* _Exercise 1_
Translate this sentence from the comment on digital life below into Spanish: "If people are aware that what they present online is one aspect of their personality or persona, I don’t see a huge problem."
* _Exercise 2_
In the comment on digital life below, name every service that the question posed at the event says a big tech company might perform to make your life easy.
* _Exercise 3_
Please extract everything in the comment on digital life below from "I think I’m" down to "which is interesting.", copying it word for word.
** Start of Document section **
I think I’m pretty complacent when it comes to these issues; I’m interested in the generational divide as well. I assume that anyone significantly younger than me is simultaneously more at-ease with the sort of digital ubiquity you’re talking about, and more skeptical. Your comments above are actually pretty close to the sort of discussions I hear from people my age, which is interesting.
I went to an event about a year ago where the question was posed “imagine a future in which Google or [insert other big tech company here] made your life incredibly easy (playing you music based on your mood, automating your weekly shop, and booking you an uber for the exact point you’ve had too much to drink) – but they have all your data to do this. Would you say yes to this world?”. In a room of 30 or 40 people, I was the only person to vote “yes” – because, tbh, I think this is what people want. We know big tech platforms have colluded with the UK and US government to mine our information and violate our privacy. And, despite handwringing about “where this could all lead”, we keep on using their products, presumably because they provide a service at no monetary cost – or, to put it another way: what we get from using them is worth more than what we think we lose.
All that aside, I don’t have a huge problem with how we represent ourselves digitally; I feel like a lot of the criticism of the brand-crafting aspect of social media is the typical reactionary response to new technology mixed with a generational attitude that young(er) people are shallow and vain. If people are aware that what they present online is one aspect of their personality or persona, I don’t see a huge problem. There are interesting conversations to be had around how employers use these versions of us, or how maintaining these representations affects our mental health or self-image, but I don’t think they can be had in a balanced way as long as old media is sticking to variations of its “the internet is scary and bad” line it’s been toeing since the mid-nineties. Manuel Castells talks interestingly on this topic.
** End of Document section **
** Start of Data supplied **
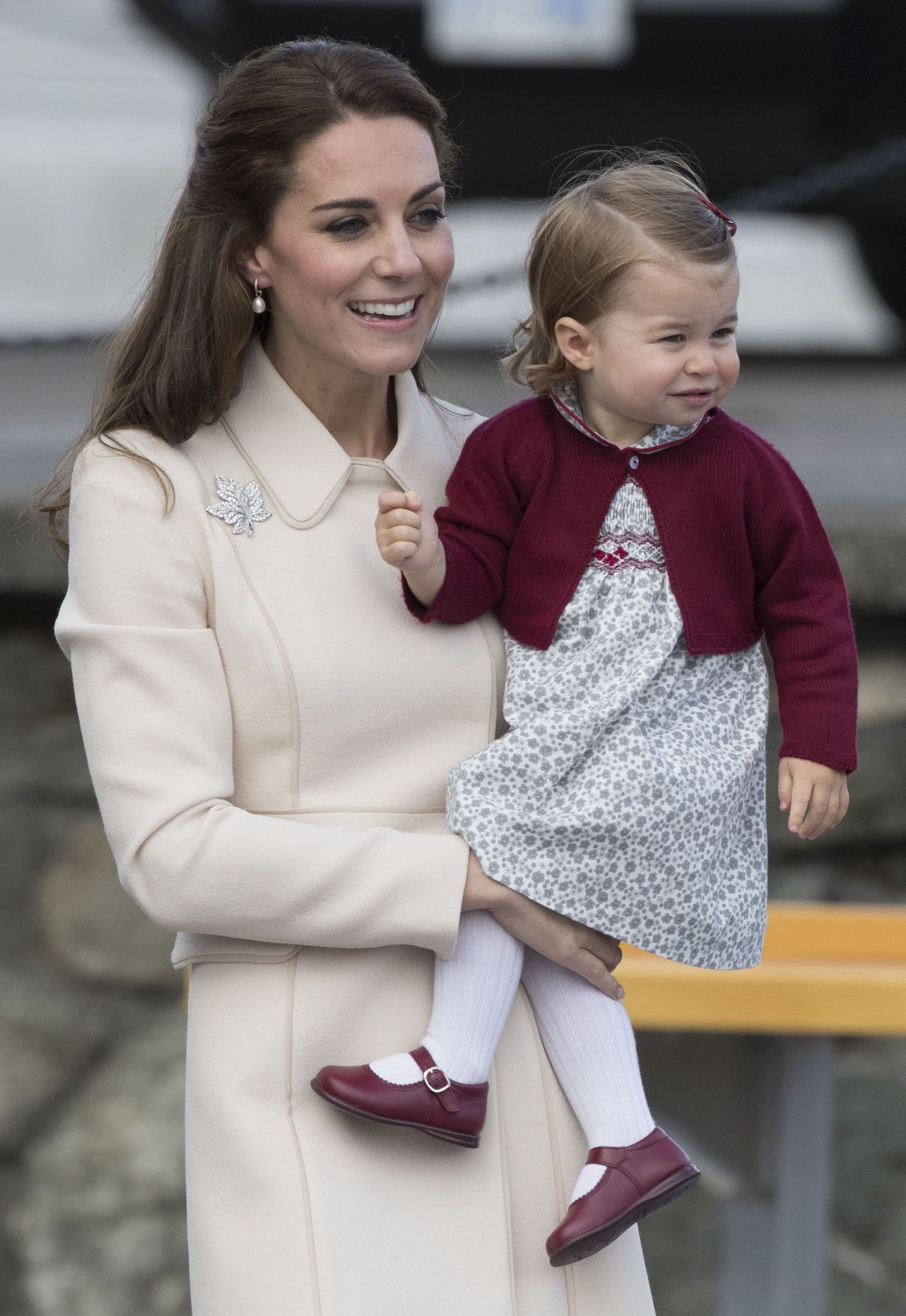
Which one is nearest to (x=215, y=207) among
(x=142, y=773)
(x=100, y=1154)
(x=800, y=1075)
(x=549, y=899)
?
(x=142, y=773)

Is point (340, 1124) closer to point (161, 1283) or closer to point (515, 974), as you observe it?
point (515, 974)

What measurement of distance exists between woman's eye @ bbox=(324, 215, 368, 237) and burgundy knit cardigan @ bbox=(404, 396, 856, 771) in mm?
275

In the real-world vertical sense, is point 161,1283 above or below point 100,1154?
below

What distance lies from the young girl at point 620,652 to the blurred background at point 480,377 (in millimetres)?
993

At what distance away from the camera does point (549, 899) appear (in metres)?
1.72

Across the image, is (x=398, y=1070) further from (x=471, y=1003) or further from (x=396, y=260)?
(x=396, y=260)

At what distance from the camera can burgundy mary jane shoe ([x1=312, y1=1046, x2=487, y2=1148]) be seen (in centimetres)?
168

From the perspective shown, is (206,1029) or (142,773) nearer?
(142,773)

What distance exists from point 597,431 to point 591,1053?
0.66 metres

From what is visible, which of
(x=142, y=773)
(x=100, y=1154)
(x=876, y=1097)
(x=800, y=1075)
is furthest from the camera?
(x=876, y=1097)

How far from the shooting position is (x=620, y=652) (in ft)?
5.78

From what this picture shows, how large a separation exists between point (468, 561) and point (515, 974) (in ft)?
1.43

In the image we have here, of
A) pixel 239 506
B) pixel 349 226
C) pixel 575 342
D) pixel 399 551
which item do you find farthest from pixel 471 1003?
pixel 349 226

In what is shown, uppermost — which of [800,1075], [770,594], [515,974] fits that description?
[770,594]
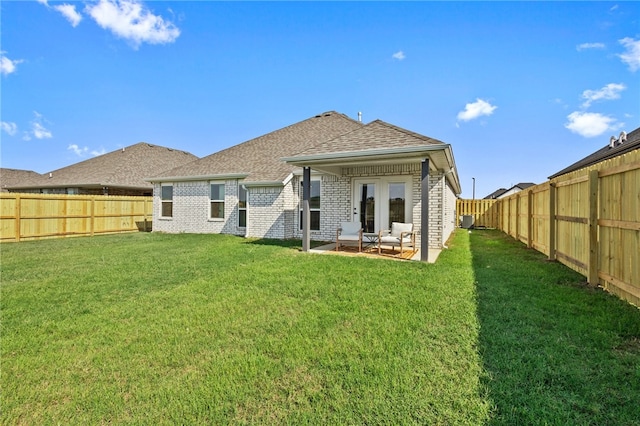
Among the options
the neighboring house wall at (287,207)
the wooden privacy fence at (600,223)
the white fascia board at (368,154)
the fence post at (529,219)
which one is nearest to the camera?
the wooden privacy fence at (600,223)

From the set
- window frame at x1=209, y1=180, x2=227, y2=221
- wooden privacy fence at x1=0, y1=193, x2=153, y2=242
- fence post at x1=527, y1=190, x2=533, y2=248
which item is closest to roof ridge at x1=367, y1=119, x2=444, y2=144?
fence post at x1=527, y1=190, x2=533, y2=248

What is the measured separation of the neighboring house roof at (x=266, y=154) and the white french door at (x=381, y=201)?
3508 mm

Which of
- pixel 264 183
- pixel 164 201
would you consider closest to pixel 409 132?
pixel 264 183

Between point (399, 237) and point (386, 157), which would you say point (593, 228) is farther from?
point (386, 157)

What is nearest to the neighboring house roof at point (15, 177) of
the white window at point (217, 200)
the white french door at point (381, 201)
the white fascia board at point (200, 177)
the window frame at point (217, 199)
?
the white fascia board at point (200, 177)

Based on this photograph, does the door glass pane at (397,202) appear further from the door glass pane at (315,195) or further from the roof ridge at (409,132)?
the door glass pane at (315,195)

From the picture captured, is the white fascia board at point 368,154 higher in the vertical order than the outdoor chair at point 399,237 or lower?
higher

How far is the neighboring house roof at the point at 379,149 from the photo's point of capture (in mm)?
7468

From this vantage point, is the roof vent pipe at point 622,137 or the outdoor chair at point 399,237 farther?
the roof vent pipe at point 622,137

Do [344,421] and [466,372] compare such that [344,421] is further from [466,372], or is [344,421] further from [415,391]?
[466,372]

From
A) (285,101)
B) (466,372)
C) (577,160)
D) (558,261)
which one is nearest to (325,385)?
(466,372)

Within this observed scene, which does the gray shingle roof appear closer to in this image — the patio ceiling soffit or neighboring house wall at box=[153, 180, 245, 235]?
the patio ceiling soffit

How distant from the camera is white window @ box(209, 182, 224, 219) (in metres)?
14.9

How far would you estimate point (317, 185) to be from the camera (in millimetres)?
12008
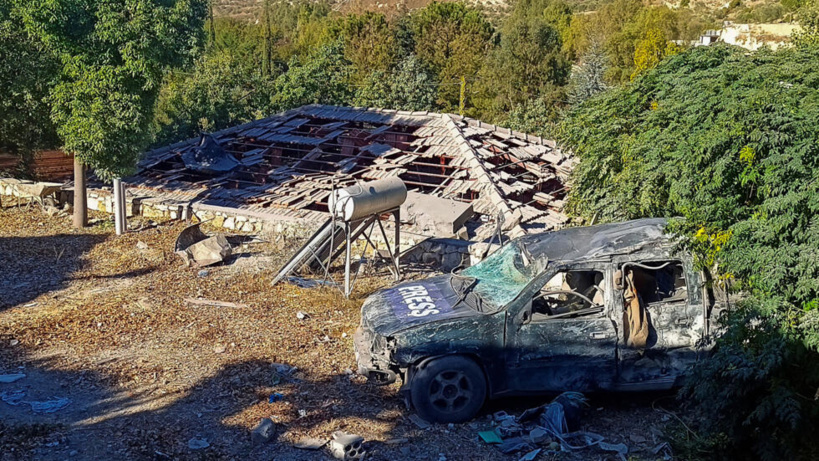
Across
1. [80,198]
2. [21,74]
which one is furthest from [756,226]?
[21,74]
** End of Data supplied **
* _Task response 1_
Si la gente es consciente de que lo que presenta en internet es un aspecto de su personalidad o persona, no veo un gran problema.

* _Task response 2_
- Playing you music based on your mood
- Automating your weekly shop
- Booking you an uber for the exact point you’ve had too much to drink

* _Task response 3_
I think I’m pretty complacent when it comes to these issues; I’m interested in the generational divide as well. I assume that anyone significantly younger than me is simultaneously more at-ease with the sort of digital ubiquity you’re talking about, and more skeptical. Your comments above are actually pretty close to the sort of discussions I hear from people my age, which is interesting.